# Source passage
^^^^
# How can you tell if your chicken has mites?



## elowery222 (Jul 24, 2013)

My chicken keeps loosing feathers and I can't tell if it has mites or not????


----------



## Lydia_the_goat (Jun 16, 2013)

Look around their vent and at the base of feathers. You should be able to tell if you see mites. Are you sure they arent molting?


----------



## NyGoatMom (Jan 26, 2013)

Is it a hen? If so, look for specks of blood on her eggs....also if you go into the coop at night with a flashlight....you can see little red mites that feed on them at night and hide in the coop during the day.
Look at her/his vent area and see if it looks chaffed or red...any signs of irritation...
I dust mine 2 x a year (lice/mites or not) with Python dust from TSC. I have not had lice or mites in 2 years.

Also, sprinkle it in the coop and in dust holes


----------



## Lydia_the_goat (Jun 16, 2013)

^^ i use the same exact stuff.


----------



## elowery222 (Jul 24, 2013)

Ok thanks!


----------



## OwnedByTheGoats (Mar 7, 2013)

Major easily seen sign - scaly legs.


----------



## Lydia_the_goat (Jun 16, 2013)

OwnedByTheGoats said:


> Major easily seen sign - scaly legs.


Scaly legs are a completely different mite. If you dont see scaly legs that doesnt mean that they dont have any mites.


----------
^^^^
# Records shown
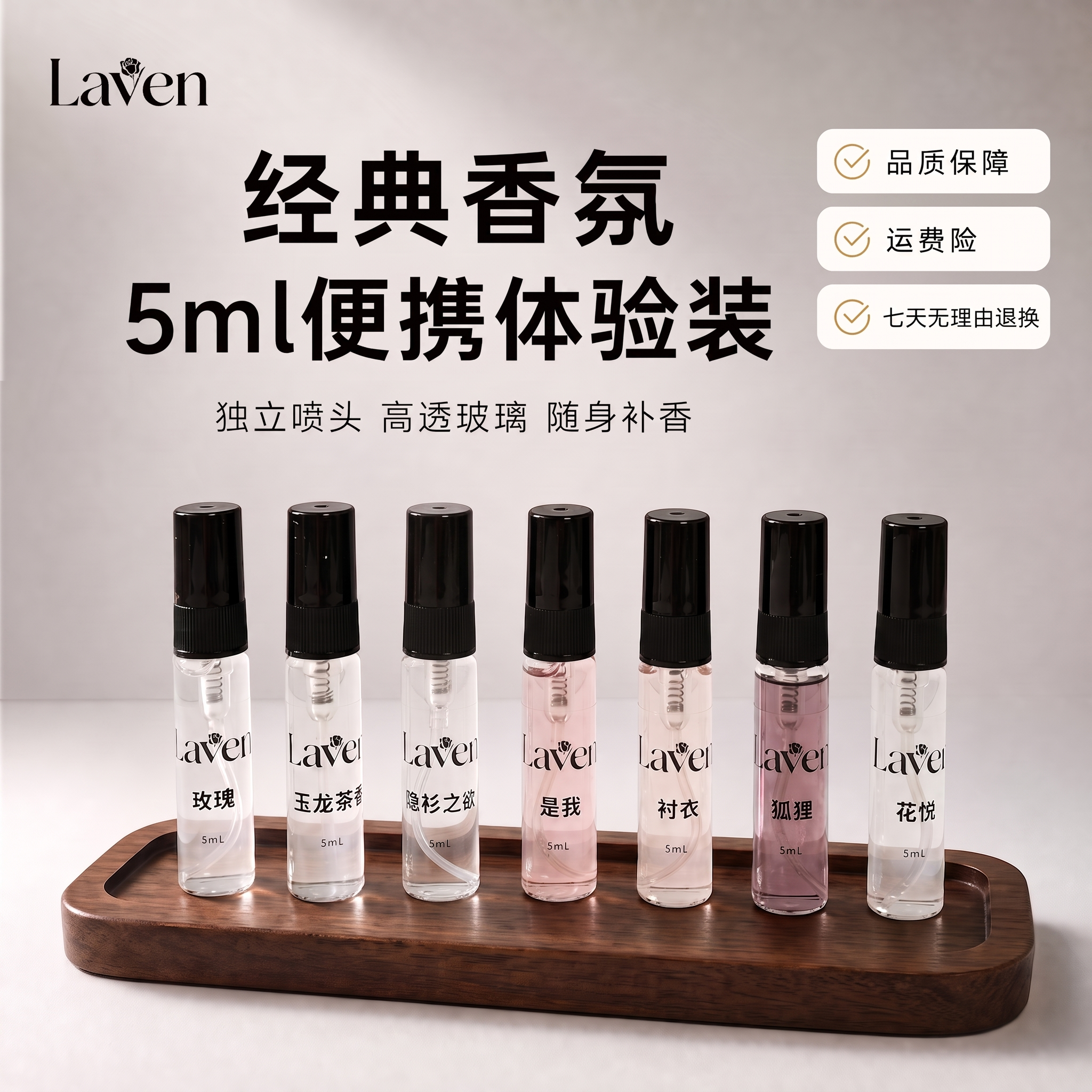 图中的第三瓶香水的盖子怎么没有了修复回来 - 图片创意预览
^^^^
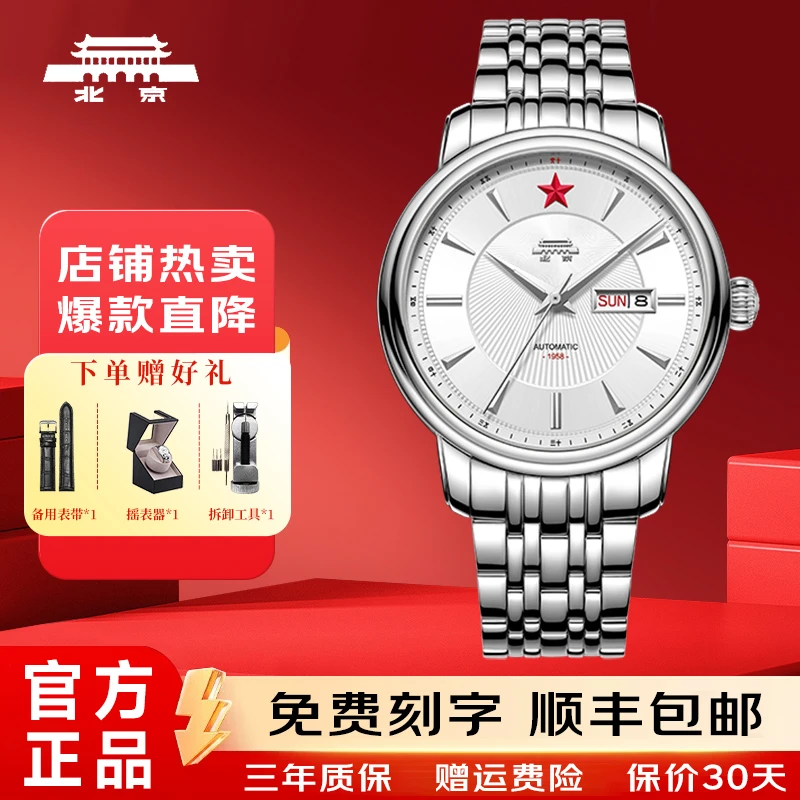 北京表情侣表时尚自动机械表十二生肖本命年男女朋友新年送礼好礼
^^^^
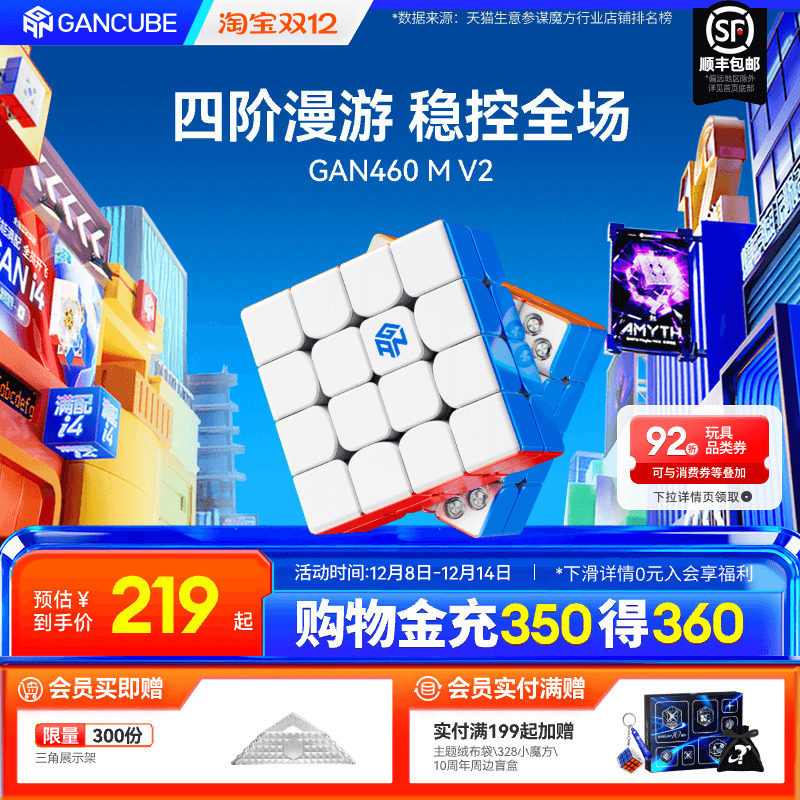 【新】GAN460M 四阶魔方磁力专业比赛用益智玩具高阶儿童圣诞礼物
^^^^
# Problems and tasks
a – Answer these questions using the chicken mites thread:
(i) Where on the bird does Lydia_the_goat first say to look for mites?
(ii) How often does NyGoatMom dust her birds, and with what product?
(iii) What sign does OwnedByTheGoats call major and easily seen?
b – From the chicken mites thread, extract the passage starting with "Look around their" and going on through "(Jan 26, 2013)".

# Answers to the exercises
a –
(i) Around the vent and at the base of the feathers.
(ii) Twice a year, with Python dust from TSC.
(iii) Scaly legs.

b –
Look around their vent and at the base of feathers. You should be able to tell if you see mites. Are you sure they arent molting?


----------



## NyGoatMom (Jan 26, 2013)